Branch offices are the life blood for a wide range of businesses. Financial service companies, insurance, retail, education and government vertical markets depend heavily on having a physical presence in the neighborhood of their customers. However, having a physical office means you need a reliable means to communicate with both customers serviced by the office and the employees in the branch office. To date, most branch offices have low-cost stand-alone TDM telephone systems (aka Key Systems) and use the expensive legacy PSTN to make and receive telephone calls between offices and to their customers.
- Reduction of trunk lines to branch offices
- Elimination of toll charges for inter-office calling
- Consolidation of trunking facilities
- Centralized applications (voice mail, IVR and ACD systems)
- Easier remote management and elimination of "truck rolls"
- Improved productivity with Unified Communications capabilities
- Survivability - what happens at the branch if the wide-area network goes down or accidentally cut? An extreme example of this is the outage in San Jose, CA on April 8th, 2009 where a major fiber optic line was cut by vandals.
- Local Numbers - will you still have the same local numbers that long-established customers have on their prescription bottles or refrigerator magnets?
- E911 - if there is an emergency, will the first responders be directed to the right facility?
- Broadband Availability? - while quite common in urban and suburban areas, wireline broadband is either very difficult to get or very expensive in most of rural America. Common wireless technologies including EVDO, WiMax and satellite are not conducive to voice traffic and may insert significant latency or jitter.
A Fully Distributed architecture with separate stand-alone equipment at each site pushes all the intelligence to the branch offices, but doesn't consolidate resources or save enough money to make it viable over the long haul. Many of the smaller IP-PBX or communications appliance vendors are touting this architecture, mostly because customers are used to this from the key system days.
A Fully Centralized architecture moves all the intelligence to the core with a large IP-PBX or Softswitch at the headquarters or hosting site and just network equipment and IP phones at the branches. This architecture dramatically reduces costs of the equipment at the branches, but is highly dependent on the quality and stability of the WAN. Local number portability and E911 questions create other problems.

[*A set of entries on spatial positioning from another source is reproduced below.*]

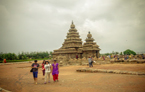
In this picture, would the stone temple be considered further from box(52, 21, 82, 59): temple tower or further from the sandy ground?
the sandy ground

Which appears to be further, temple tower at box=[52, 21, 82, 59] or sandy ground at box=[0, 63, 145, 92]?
temple tower at box=[52, 21, 82, 59]

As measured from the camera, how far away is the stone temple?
3127 centimetres

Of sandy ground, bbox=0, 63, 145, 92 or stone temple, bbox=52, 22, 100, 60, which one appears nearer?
sandy ground, bbox=0, 63, 145, 92

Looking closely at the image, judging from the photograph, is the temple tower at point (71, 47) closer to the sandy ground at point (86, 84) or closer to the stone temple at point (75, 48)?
the stone temple at point (75, 48)

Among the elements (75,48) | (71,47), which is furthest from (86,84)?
(75,48)

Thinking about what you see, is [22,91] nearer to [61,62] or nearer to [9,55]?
[61,62]

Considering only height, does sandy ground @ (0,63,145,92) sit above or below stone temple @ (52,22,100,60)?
below

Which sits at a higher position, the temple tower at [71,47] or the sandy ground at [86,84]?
the temple tower at [71,47]

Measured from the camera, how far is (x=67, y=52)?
30.8 meters

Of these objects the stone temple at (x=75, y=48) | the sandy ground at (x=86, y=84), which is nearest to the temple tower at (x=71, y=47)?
the stone temple at (x=75, y=48)

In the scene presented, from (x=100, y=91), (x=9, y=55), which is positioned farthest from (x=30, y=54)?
(x=100, y=91)

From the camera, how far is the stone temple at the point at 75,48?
1231 inches

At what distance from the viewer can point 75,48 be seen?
3316cm

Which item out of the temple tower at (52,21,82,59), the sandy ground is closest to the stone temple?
the temple tower at (52,21,82,59)
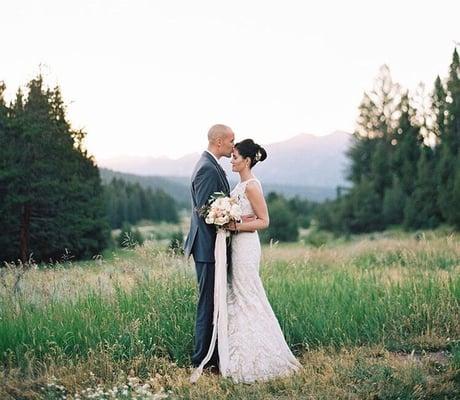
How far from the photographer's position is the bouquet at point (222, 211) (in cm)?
622

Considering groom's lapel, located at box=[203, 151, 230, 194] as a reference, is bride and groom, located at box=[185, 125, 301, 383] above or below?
below

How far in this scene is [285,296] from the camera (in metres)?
8.16

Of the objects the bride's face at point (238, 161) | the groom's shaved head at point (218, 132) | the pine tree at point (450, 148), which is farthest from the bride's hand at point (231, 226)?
the pine tree at point (450, 148)

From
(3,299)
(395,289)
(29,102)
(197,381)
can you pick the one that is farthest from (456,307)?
(29,102)

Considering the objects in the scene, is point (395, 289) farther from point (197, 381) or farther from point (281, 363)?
point (197, 381)

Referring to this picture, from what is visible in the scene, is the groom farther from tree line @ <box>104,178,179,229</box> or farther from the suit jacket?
tree line @ <box>104,178,179,229</box>

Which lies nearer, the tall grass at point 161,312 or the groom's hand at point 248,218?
the groom's hand at point 248,218

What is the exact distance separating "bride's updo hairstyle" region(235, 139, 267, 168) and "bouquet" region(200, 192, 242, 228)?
0.51 m

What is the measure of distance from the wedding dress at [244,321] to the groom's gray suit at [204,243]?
101mm

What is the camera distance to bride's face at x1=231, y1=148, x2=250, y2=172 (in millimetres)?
6547

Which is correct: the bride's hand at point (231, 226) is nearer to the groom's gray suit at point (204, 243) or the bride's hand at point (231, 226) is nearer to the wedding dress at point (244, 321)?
the wedding dress at point (244, 321)

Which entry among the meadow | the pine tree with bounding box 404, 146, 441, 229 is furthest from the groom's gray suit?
the pine tree with bounding box 404, 146, 441, 229

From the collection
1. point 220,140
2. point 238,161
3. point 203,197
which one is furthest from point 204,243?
point 220,140

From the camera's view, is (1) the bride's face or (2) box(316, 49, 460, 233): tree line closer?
(1) the bride's face
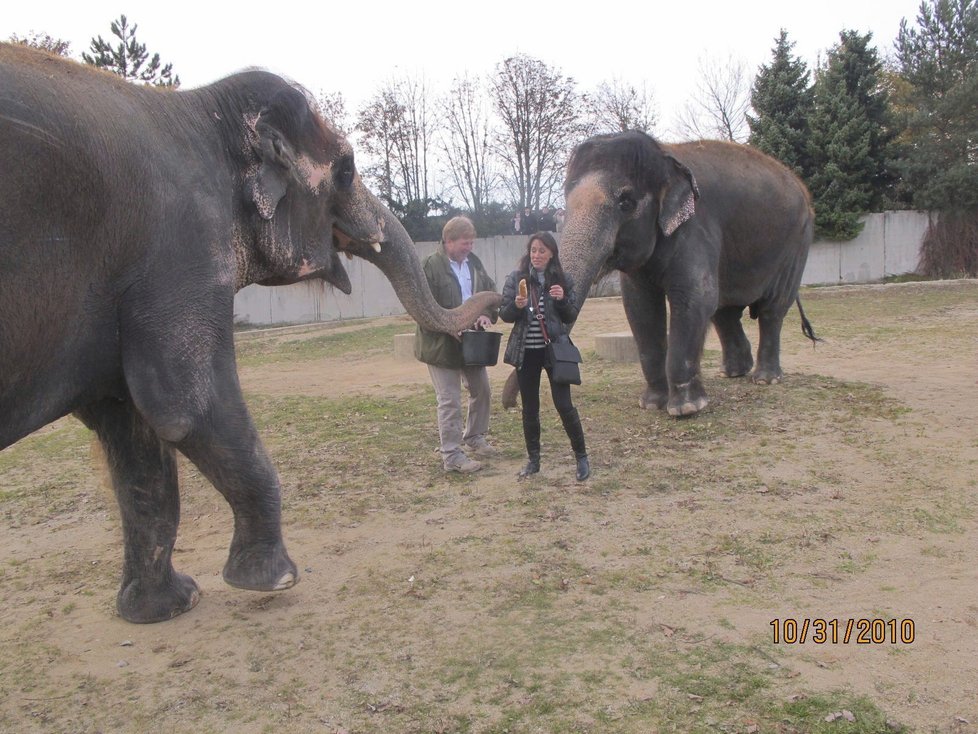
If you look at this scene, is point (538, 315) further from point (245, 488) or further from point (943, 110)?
point (943, 110)

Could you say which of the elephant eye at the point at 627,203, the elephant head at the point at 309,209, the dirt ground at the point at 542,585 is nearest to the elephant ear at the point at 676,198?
the elephant eye at the point at 627,203

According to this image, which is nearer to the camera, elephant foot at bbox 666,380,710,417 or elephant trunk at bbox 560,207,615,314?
elephant trunk at bbox 560,207,615,314

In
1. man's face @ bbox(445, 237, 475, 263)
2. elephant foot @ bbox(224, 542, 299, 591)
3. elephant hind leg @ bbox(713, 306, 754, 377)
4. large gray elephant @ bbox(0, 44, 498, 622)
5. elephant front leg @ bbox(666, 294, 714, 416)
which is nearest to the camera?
large gray elephant @ bbox(0, 44, 498, 622)

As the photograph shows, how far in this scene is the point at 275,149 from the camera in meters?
3.98

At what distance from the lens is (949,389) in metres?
8.12

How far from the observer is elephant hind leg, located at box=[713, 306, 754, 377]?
932cm

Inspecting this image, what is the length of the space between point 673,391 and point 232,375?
15.3 ft

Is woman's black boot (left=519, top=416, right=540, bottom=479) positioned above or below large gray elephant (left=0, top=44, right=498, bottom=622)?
below

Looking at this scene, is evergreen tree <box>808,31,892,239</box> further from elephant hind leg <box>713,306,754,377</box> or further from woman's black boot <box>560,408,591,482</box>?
woman's black boot <box>560,408,591,482</box>

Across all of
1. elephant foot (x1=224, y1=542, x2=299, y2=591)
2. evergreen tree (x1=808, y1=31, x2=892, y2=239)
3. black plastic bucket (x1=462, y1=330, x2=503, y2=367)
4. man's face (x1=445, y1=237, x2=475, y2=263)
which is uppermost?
evergreen tree (x1=808, y1=31, x2=892, y2=239)

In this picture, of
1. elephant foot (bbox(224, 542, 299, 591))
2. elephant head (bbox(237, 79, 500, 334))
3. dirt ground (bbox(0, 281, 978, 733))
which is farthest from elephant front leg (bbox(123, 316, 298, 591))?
elephant head (bbox(237, 79, 500, 334))

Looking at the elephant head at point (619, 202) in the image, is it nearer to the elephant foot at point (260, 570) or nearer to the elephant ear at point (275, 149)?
the elephant ear at point (275, 149)

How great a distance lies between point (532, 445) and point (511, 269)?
19272 millimetres

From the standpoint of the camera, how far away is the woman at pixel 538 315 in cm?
581
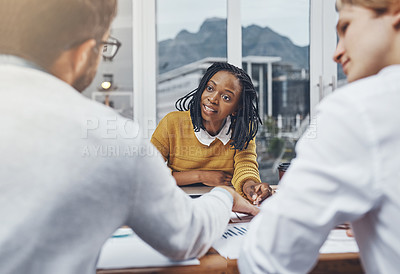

It seems that a hybrid architecture that combines the the best attributes of the fully distributed and fully centralized is much more realistic and is becoming the reference for most network designs going forward. This architecture puts some intelligence at the branch offices, which could include either a small IP-PBX or SIP Proxy to handle intra-office calls or emergency calling. The large centralized IP-PBX or Softswitch would manage inter-office traffic. Other application components including voice mail, local IVR and ACD at the branch offices off-load these services from the central site and allow them to operate with less expensive WAN services or in cases of a WAN failure.